Rivista laica di ispirazione cristiana che escludeva, però, qualsiasi «apriorismo confessionale»: l’unica apologia concepibile, nel loro tempo, era «la ricerca stessa», fondamentale strumento per tentare di riconciliare, incessantemente, le idee e i fatti, il mondo della libertà e quello della necessità, la storia e la natura.
«Il Rinnovamento», in quel periodo di inizio secolo, si rivelò così un catalizzatore non secondario di quelle istanze alternative, oltre che al positivismo, anche alla neoscolastica e al neoidealismo immanentistico. Istanze che avrebbero potuto avere miglior fortuna se non fosse intervenuta pesantemente la repressione antimodernista, che ostacolò sistematicamente la continuazione di quegli studi sulla religione che spariranno da altre riviste che pure accolsero (o furono promosse da) ‘profughi’ del «Rinnovamento» (cfr. M. Ranchetti, Cultura e riforma religiosa nella storia del modernismo), con l’eccezione, forse, e per un breve periodo, della Voce di Prezzolini. Invano, infatti, i rinnovamentisti si sforzarono di conservare e far intendere la peculiarità delle loro posizioni ‘moderniste’ (termine questo usato a partire dal 1904, nella Civiltà Cattolica, nell’accezione poi divenuta canonica con l’enciclica Pascendi, per definire il movimento riformatore nel suo insieme, ma che essi ritenevano estrinseco alle loro posizioni: non modernisti, semmai ‘moderni’). La loro rivista fu percepita come la ‘punta di diamante’ di tutto il movimento riformatore e, in quanto tale, presa di mira non solo dagli intransigenti della curia romana, ma anche da quegli intellettuali laici (da un liberal-radicale come Andrea Torre ai neoidealisti Croce e Gentile) che contrastarono, non compresero, o non vollero comprendere il loro percorso intellettuale e morale. Dopo un primo richiamo ai direttori da parte della Congregazione dell’Indice del 29 aprile 1907 vi fu il decreto Lamentabili del 4 luglio (nel quale venivano condannate 65 proposizioni di Loisy e di altri modernisti), poi l’enciclica Pascendi dominici gregis dell’otto settembre e, infine, la scomunica «maggiore» per direttori e collaboratori del 23 dicembre 1907.

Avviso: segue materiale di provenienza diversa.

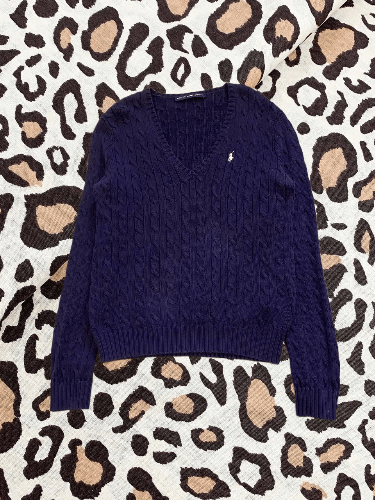 Polo Ralph Lauren Ralph Lauren Cable Knit V Neck Jumper Sweater Size XL / US 12-14 / IT 48-50 - 1 Thumbnail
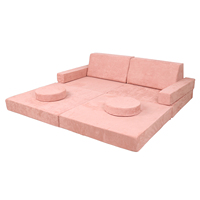 Lot de 10 canapés modulaires en tissu pour enfants OEM/ODM, ensemble de canapés sectionnels pour bébés et enfants, mobilier de maison pliable avec ressorts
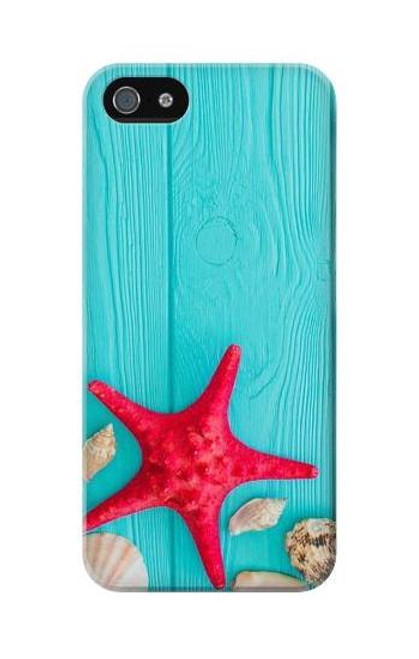 S3428 Aqua Wood Starfish Shell Case For iPhone 5C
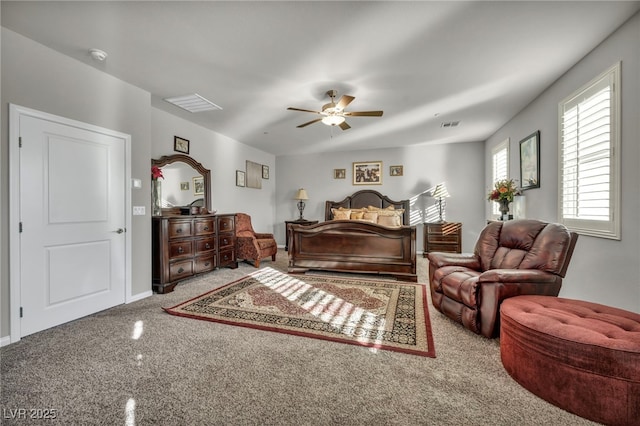 bedroom featuring ceiling fan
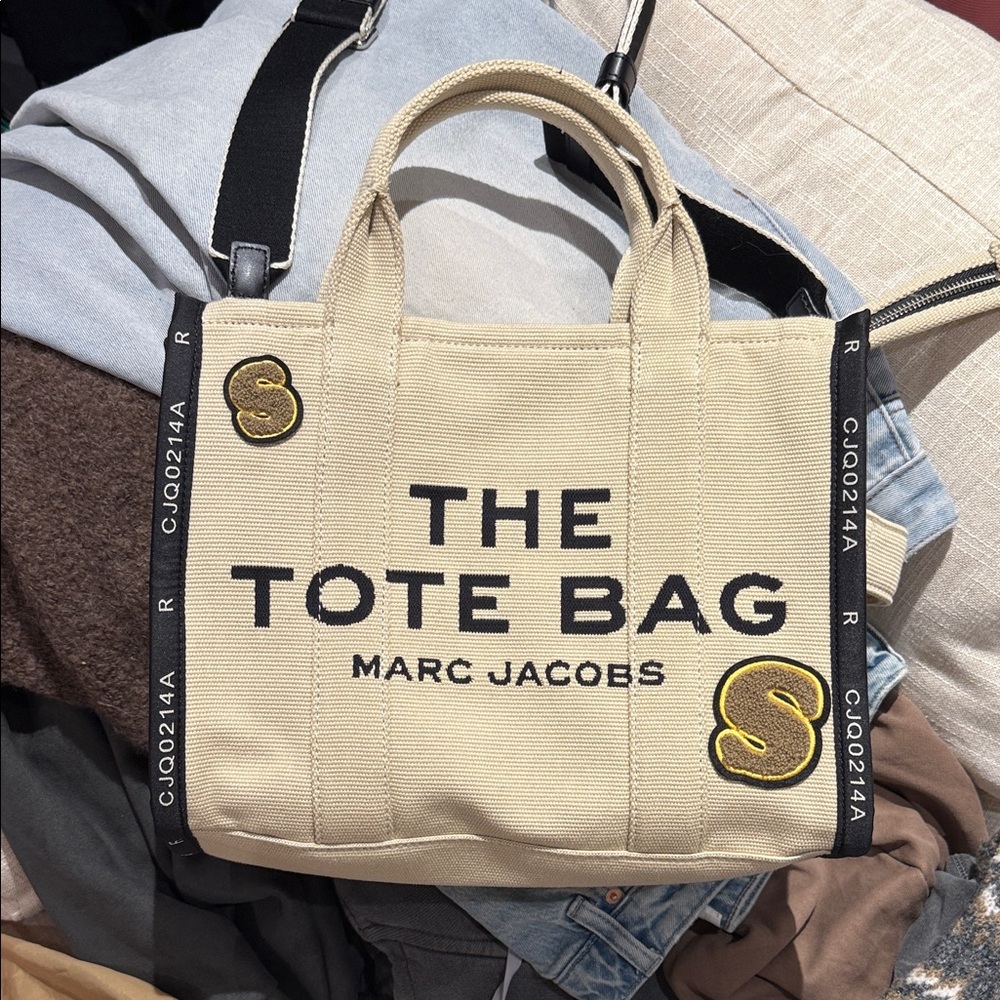 Marc Jacobs Cream Tote Bag with Black Accents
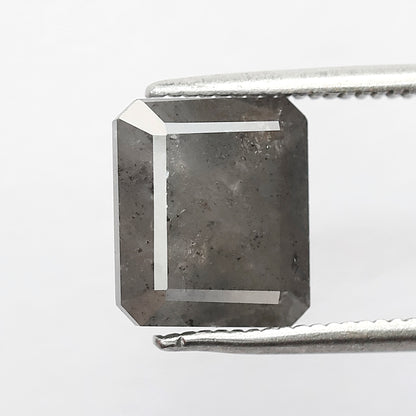 4.21 ct Emerald Shape Salt and Pepper Diamond 9 MM black grey Color Loose Natural Diamond For Wedding Ring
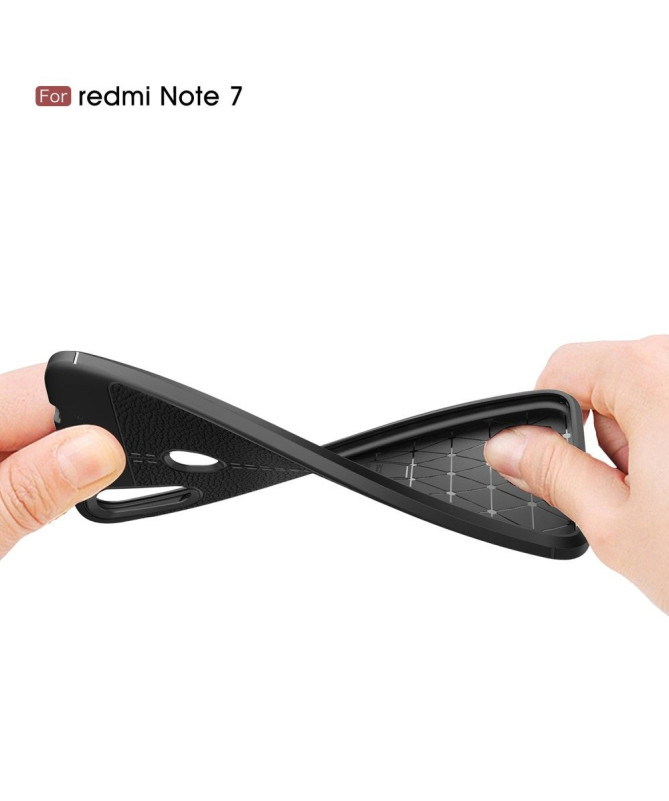 Xiaomi Redmi Note 7 - Coque gel finition simili cuir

La crisi definitiva si sarebbe, però, consumata, in modo anche inaspettato, sul finire del 1909 quando, nonostante i reiterati appelli a continuare e le offerte di aiuti economici anche da parte di alcuni padri spirituali della rivista (Semeria, von Hügel ecc.), Casati decise improvvisamente di interromperne la pubblicazione.